I just took the time to check a parts site I frequent,and that's exactly what they sell for shear pins for Murrays. It didn't state so,but measure the diameter of the hole and I think 1/4" is what you'll find. Hope this helps.


----------



## bgbass (Jan 11, 2008)

I know they are 1/4 but they have a spacer with them and i havent found any in 1/4 with the spacer


----------



## Lawnmowertech (Nov 12, 2008)

bg have you got a picture of one of these bolts ? 

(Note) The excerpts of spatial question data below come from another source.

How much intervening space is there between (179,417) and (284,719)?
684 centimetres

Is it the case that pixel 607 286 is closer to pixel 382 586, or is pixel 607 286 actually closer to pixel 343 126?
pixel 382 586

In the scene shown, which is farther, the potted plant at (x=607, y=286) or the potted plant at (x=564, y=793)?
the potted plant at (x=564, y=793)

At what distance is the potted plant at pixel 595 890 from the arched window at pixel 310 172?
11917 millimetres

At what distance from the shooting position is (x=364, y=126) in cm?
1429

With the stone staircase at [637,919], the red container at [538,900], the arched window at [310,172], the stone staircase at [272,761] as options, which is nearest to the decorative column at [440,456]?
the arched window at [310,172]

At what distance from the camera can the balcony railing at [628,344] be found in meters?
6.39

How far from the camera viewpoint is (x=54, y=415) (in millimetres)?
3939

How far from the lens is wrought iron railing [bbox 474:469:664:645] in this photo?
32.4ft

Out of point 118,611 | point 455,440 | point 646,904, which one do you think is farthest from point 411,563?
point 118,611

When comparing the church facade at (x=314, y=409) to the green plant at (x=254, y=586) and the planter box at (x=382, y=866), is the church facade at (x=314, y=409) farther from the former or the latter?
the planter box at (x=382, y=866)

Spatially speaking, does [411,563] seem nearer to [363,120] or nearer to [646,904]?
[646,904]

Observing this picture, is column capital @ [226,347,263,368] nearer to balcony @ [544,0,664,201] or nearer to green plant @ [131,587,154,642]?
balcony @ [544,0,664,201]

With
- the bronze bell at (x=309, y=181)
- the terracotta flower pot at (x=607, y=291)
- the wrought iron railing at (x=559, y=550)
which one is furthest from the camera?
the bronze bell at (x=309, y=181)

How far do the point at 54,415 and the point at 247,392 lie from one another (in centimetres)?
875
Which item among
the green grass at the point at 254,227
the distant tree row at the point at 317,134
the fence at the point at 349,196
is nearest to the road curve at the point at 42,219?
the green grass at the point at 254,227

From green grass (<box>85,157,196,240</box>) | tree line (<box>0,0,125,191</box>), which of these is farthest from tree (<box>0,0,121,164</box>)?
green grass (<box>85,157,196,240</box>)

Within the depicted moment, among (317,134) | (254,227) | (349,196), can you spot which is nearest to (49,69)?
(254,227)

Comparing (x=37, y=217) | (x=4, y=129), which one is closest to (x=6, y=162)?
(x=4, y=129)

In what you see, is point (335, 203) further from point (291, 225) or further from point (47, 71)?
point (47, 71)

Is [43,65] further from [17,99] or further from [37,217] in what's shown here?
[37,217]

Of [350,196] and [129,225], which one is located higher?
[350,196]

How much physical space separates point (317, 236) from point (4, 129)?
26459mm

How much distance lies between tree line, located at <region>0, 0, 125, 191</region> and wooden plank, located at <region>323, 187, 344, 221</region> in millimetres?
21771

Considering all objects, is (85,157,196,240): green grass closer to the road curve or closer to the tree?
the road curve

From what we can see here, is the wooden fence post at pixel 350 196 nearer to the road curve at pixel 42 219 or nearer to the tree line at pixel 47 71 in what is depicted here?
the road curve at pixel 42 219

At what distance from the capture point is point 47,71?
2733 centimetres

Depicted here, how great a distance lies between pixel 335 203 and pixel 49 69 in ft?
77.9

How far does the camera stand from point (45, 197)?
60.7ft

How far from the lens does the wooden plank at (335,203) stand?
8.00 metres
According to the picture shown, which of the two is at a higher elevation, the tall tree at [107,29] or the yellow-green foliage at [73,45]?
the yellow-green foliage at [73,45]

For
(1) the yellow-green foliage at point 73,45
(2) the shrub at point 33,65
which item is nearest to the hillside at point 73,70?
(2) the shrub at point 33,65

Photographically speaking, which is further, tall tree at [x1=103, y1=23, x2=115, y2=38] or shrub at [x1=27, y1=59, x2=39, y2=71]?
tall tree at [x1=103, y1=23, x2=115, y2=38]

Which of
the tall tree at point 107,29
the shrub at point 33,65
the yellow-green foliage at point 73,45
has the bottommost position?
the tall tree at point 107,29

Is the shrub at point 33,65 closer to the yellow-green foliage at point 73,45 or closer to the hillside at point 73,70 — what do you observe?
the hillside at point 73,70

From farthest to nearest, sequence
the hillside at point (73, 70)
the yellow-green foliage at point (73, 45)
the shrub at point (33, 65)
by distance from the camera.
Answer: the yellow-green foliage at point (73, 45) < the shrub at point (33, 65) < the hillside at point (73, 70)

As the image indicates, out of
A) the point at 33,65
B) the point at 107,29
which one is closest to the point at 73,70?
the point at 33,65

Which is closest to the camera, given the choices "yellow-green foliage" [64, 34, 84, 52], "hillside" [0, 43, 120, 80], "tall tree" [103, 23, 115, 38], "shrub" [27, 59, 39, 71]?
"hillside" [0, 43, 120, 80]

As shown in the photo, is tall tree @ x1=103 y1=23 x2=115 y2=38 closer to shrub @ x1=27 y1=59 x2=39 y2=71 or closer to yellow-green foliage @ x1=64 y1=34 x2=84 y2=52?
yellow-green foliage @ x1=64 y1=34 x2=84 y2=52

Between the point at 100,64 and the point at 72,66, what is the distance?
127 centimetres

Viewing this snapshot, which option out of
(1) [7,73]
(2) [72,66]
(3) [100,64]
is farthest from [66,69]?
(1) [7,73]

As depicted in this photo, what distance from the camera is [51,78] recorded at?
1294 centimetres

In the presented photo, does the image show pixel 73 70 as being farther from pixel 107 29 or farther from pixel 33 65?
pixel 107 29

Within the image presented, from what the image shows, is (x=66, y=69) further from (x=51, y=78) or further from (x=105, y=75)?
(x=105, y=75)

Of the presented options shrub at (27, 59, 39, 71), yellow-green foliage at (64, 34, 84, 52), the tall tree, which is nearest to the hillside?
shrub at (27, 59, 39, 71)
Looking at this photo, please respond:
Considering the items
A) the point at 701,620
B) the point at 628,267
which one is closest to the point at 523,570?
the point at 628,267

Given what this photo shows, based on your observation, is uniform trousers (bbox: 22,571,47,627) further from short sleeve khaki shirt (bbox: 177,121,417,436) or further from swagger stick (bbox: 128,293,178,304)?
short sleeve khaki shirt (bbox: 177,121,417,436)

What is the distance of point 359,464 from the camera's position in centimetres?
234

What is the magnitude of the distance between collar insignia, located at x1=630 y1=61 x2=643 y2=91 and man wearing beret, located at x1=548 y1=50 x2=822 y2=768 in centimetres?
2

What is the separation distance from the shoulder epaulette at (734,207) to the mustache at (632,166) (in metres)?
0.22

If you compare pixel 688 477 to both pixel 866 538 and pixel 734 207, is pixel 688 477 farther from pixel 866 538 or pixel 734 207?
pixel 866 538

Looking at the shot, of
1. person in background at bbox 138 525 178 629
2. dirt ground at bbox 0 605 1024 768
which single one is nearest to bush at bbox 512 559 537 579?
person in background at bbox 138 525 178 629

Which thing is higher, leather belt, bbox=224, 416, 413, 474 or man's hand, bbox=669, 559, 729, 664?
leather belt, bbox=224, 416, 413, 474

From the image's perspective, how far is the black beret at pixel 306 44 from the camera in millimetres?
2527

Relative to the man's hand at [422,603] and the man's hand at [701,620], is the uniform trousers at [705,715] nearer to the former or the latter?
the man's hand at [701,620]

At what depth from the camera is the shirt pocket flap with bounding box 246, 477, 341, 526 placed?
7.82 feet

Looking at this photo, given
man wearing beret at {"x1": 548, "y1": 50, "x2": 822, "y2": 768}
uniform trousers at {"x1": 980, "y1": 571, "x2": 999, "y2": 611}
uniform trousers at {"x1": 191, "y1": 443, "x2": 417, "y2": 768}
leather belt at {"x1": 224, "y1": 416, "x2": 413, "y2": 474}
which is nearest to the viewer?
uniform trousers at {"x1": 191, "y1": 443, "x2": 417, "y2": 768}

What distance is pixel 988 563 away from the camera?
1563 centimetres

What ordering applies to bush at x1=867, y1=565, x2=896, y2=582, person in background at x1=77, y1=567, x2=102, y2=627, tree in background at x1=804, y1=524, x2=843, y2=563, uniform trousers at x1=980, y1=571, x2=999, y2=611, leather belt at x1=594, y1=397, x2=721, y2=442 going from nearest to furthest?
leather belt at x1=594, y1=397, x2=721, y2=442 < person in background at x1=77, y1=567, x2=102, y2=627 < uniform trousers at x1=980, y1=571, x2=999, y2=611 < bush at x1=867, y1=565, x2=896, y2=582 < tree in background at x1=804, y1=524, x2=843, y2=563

that you can post on here ?


----------



## golftech (Jan 3, 2009)

A spacer??? I can't visualize what that would be used for.

Alright,is this it?
http://jackssmallengines.com/murray_snow_parts.cfm
It doesn't look like much more then a thick washer. Is it placed on the bolt after you insert it,then the nut,or one on each end? If that's all it is,I'd just use a washer or double up on it.


----------



## bgbass (Jan 11, 2008)

I figured it out the spacer is used because the bolt head will go into the shaft when you tighten it so I just put a washer there and it workes fine.That is the most stupid setup I ever seen. Thanks for the help


----------



## bmwe0692 (Jun 28, 2008)

On my 8 h.p. 26 trac-drive craftsman,536.885910. It shows a 1/4 " spacer on

the rakes part 3943. Bolt 1/4-20 x 1 3/4" part 9524. Just another part to fall 

off and get thrown into the lawn. Could even be there to set the shear bolt 

to the right height to shear better. I wrap my shear bolts with the handy-

mans secret weapon(DUCT TAPE) to keep the parts in sight.

Hope this helps!!

T.J.


----------